I’m going to do this for a while. After surviving a war, I’ve never been a big planner. I just don’t plan, I live for the near future and just planning the little steps. I just let life take me somewhere because from being a little kid in a war, being in beautiful Santa Barbara making beautiful wines for Alma Rosa, it’s pretty exciting, so I’ll let my life take me and see what happens. I love working for Alma Rosa, I love making wines and living in Santa Barbara, so I’m happy and planning on staying here. That’s the plan for now. And drink this beautiful wine!
I’m always positive. After surviving something like that, everything is good. I have food on the table. It gives you a different drive in your life, to appreciate everything. Even now if I complain about something, I stop myself really quick, like, “Hold on. What am I complaining about?” It has changed my attitude to be thankful. It’s a horrible thing to survive but I’m also grateful on the other hand because it taught me a lot and it makes me who I am today as a person.

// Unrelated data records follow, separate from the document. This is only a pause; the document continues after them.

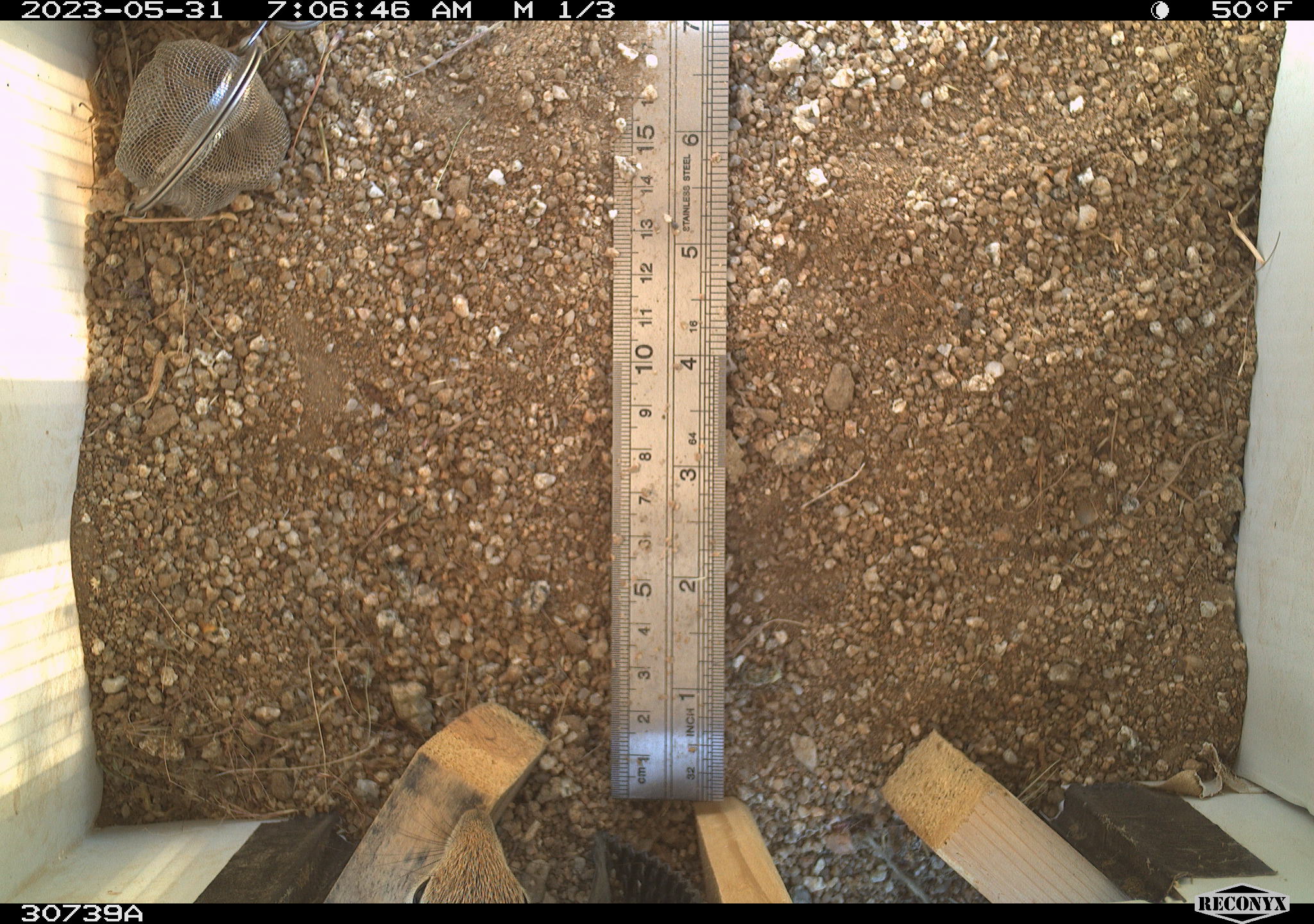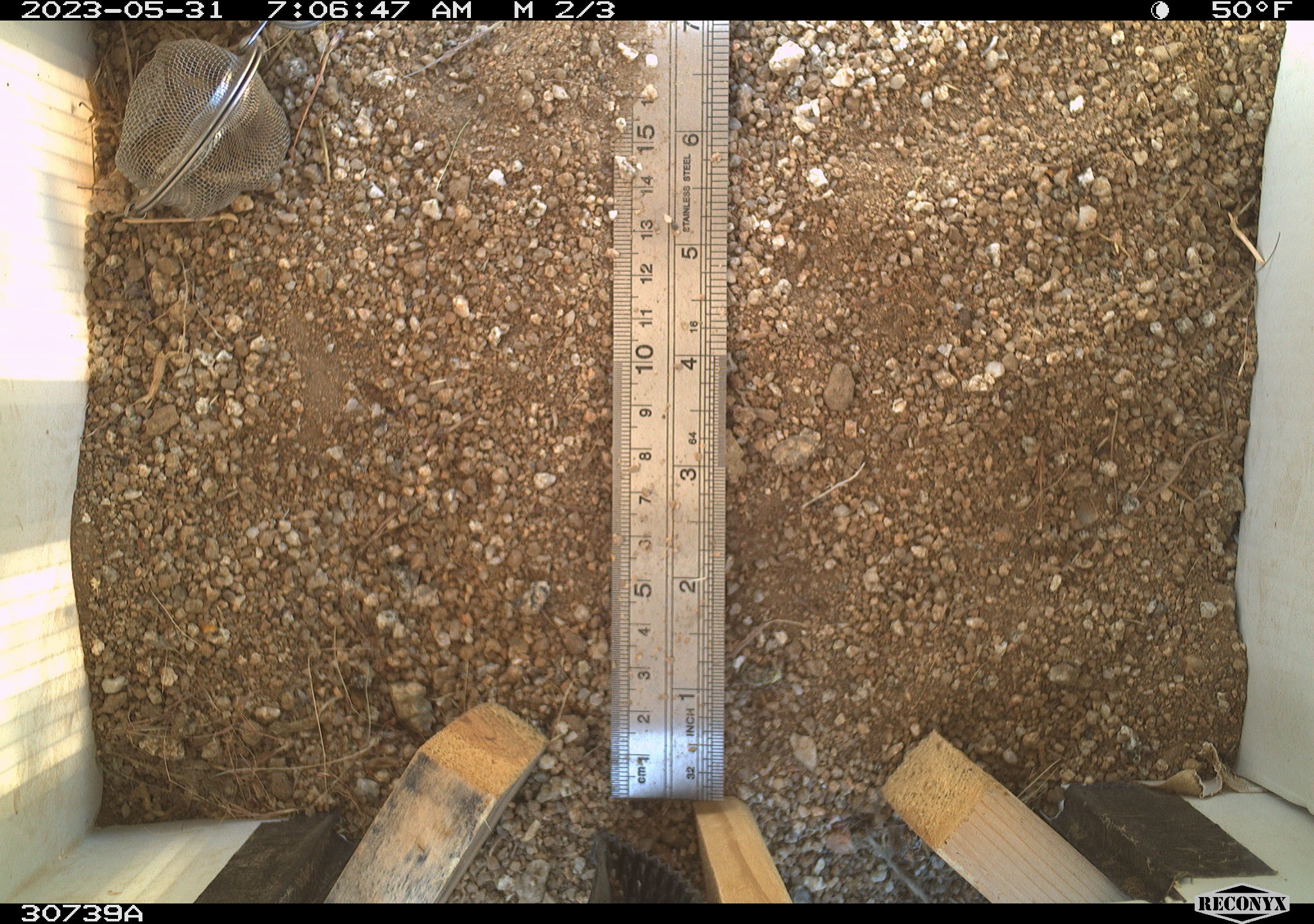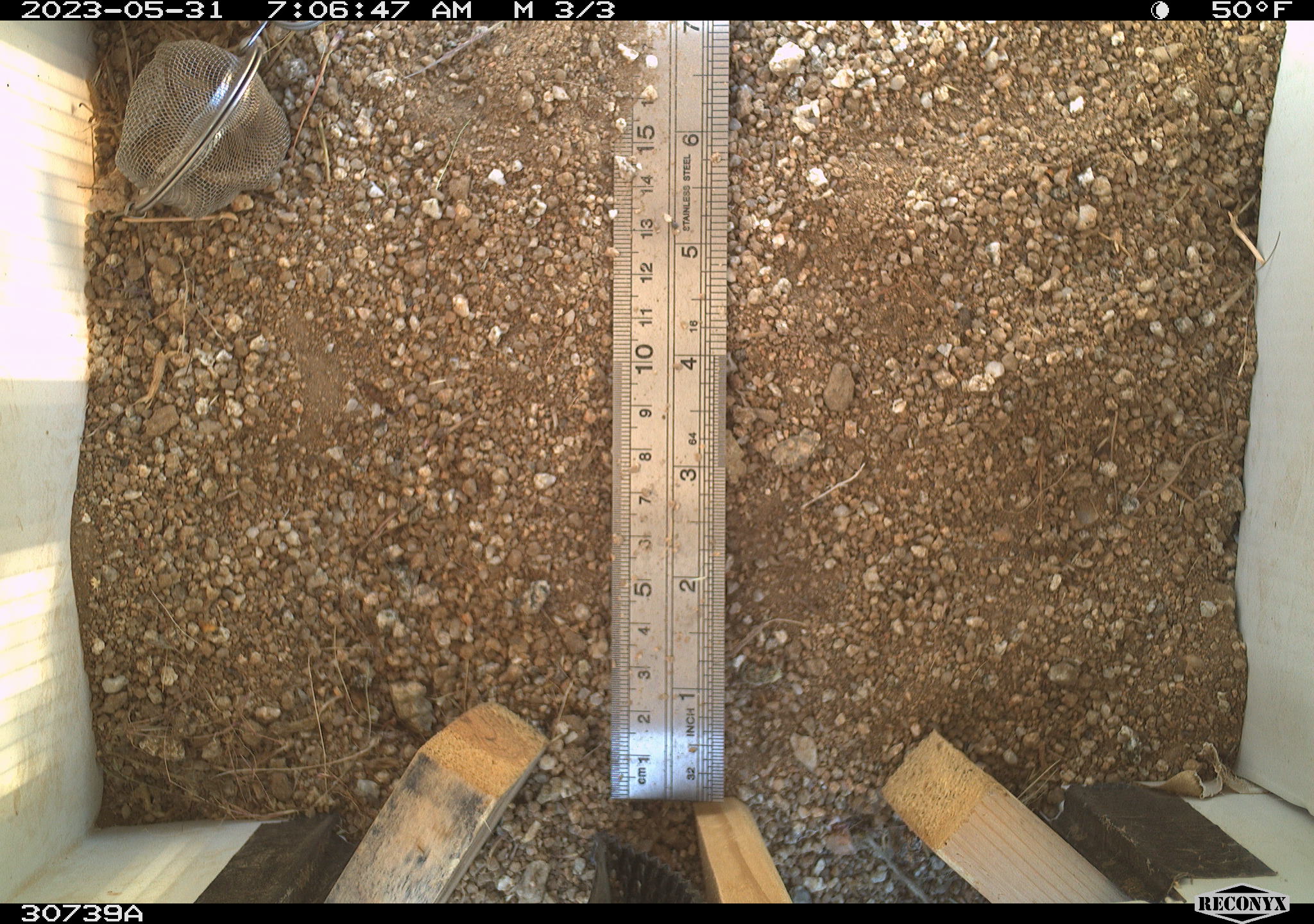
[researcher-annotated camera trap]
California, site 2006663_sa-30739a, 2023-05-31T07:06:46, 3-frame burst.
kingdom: Animalia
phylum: Chordata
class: Mammalia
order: Rodentia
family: Sciuridae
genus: Ammospermophilus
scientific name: Ammospermophilus leucurus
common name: white-tailed antelope squirrel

I think there’s a lot of future for women and there are a lot of females that are winemakers so it’s really exciting to see more and more diversity. I hope it’s going to grow where there are more women involved on the production side of the winemaking. It’s very exciting to be a woman and do this job. Driving a forklift, moving your barrels around. I think, in this region, it’s the region with the highest number of women winemakers. People usually see me and say, “How old are you? You’re the winemaker, but how old are you?” It’s exciting to be young and to be on top of my career and accomplish so much in a short time, coming from a different country and having a language barrier with everything else, so I’m very proud of myself accomplishing all of that.

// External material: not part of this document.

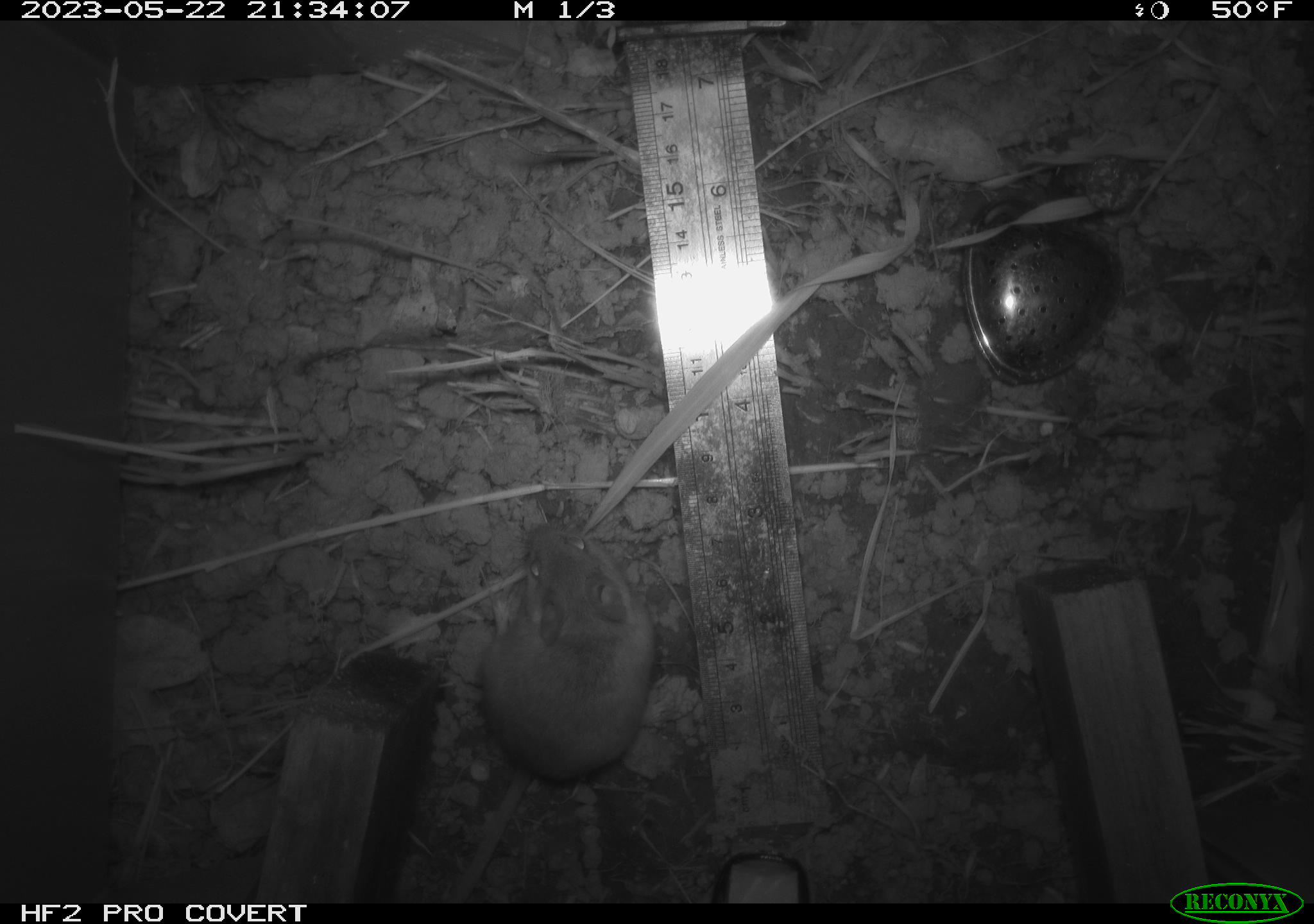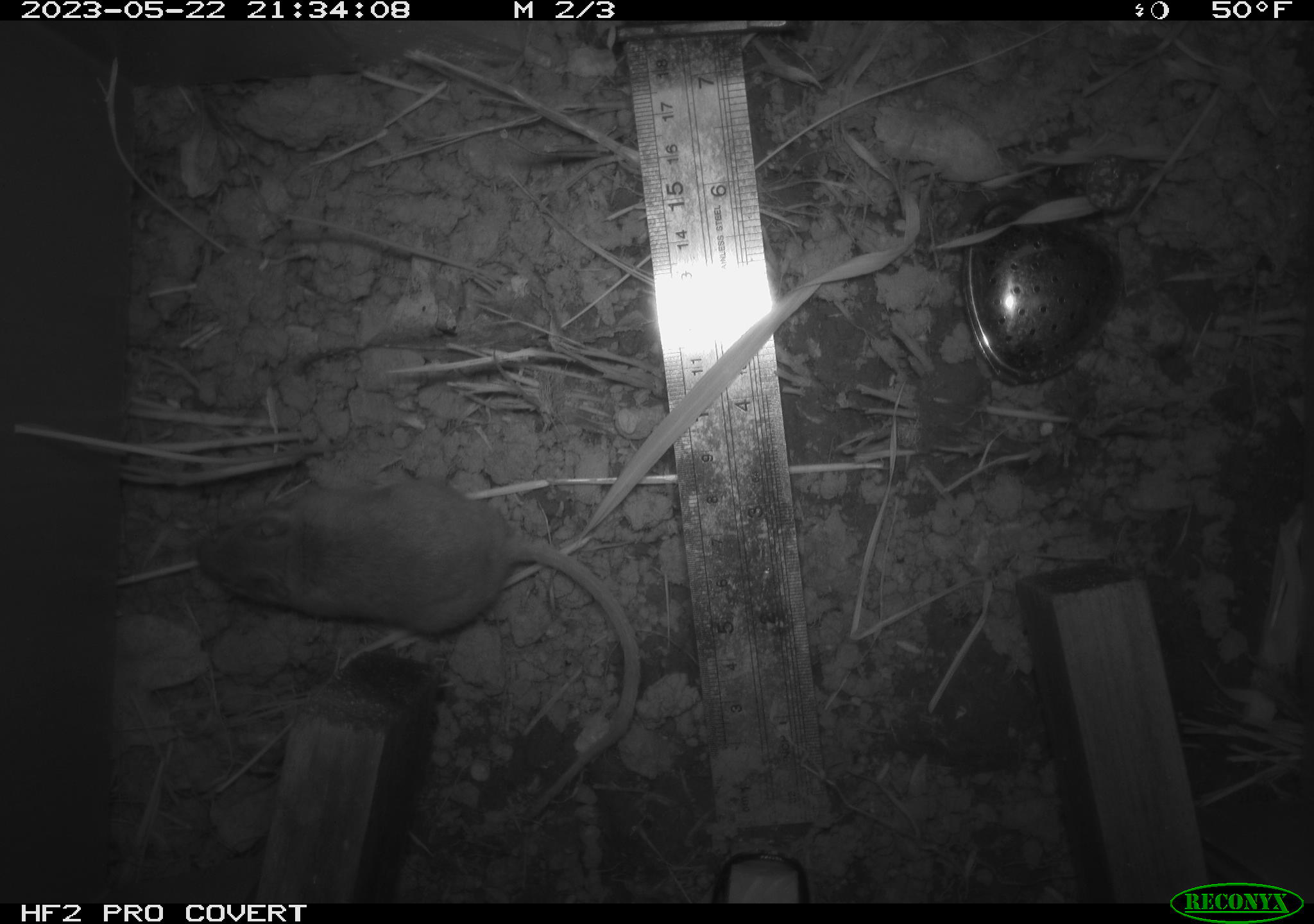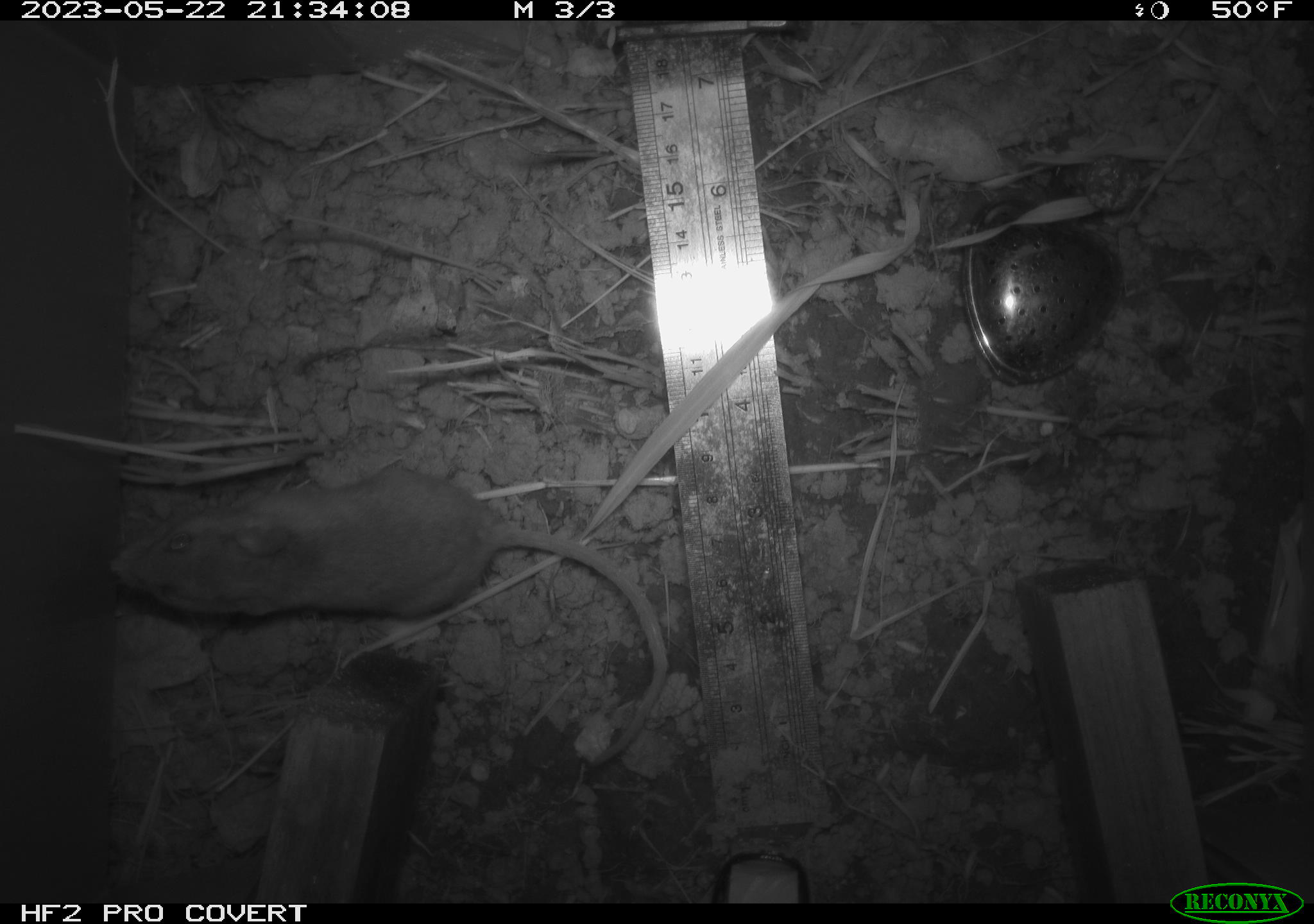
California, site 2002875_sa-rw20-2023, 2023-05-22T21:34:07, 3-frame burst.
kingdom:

People are excited to see a female, somebody from a different country, they’ve never met somebody from Bosnia. Back at home, people are super excited at what I accomplished. That I came here and I’m a winemaker – they’re all proud. All my professors at college are super proud. I’m a winemaker now in California – there’s no Bosnian winemakers here, I’m the first one, so they’re super proud of it and I think it’s an accomplishment being a female and being Bosnian to be where I am today.

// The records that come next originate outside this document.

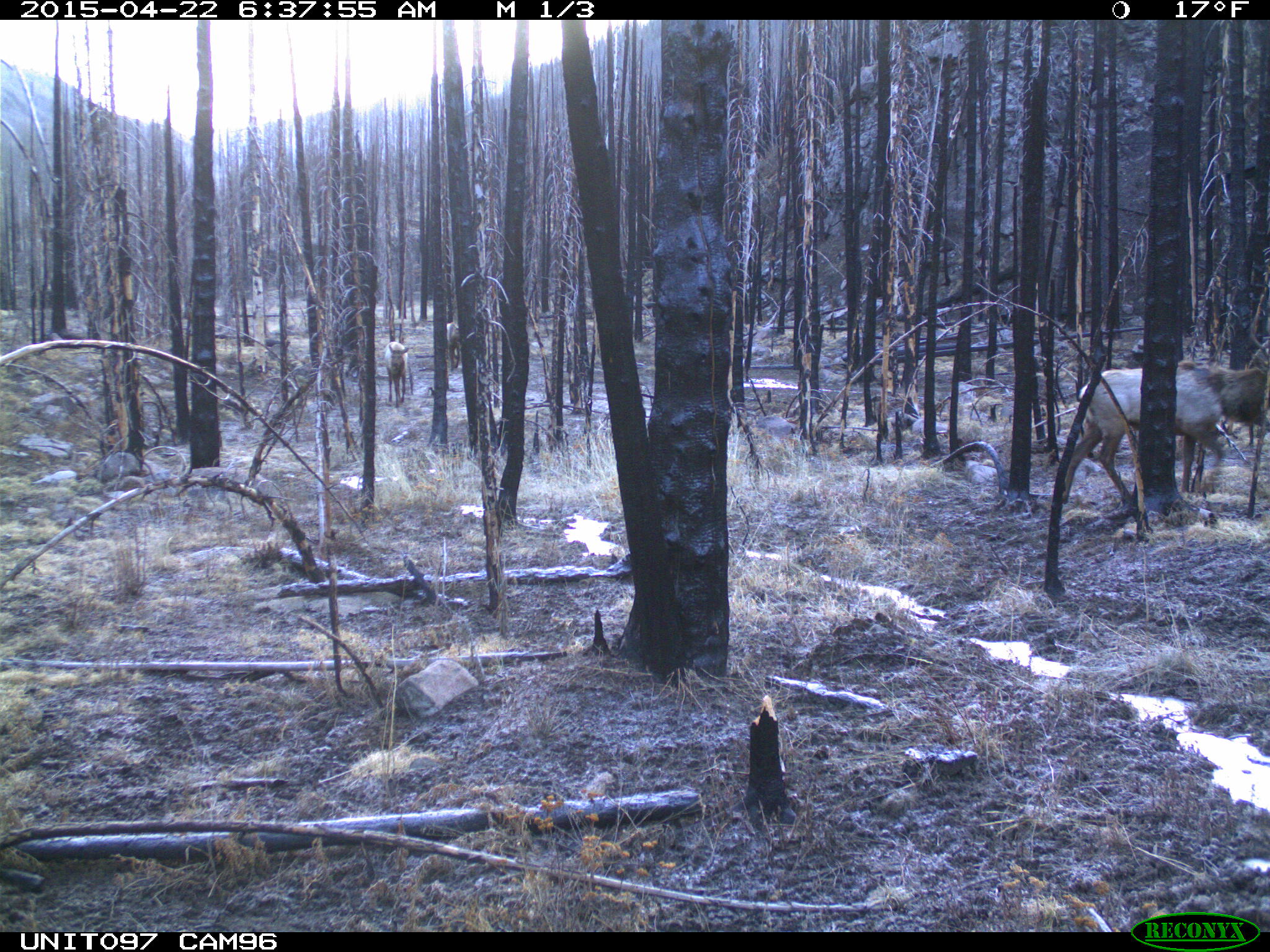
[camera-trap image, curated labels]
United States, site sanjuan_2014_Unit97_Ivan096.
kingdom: Animalia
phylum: Chordata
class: Mammalia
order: Artiodactyla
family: Cervidae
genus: Cervus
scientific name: Cervus elaphus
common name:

In the southern part of my country they make a lot of wine – very small production, and we have our own varietals that we make. When I tasted the Chardonnays here, what I love about Santa Rita Hills is that it takes me back to my country – the acidity and minerality of the white wines that you don’t find in a lot of regions here in California. When I tasted Chardonnays here, it just took me home and made me more nostalgic. Santa Rita Hills is very unique when it comes to that. It reminds me of home.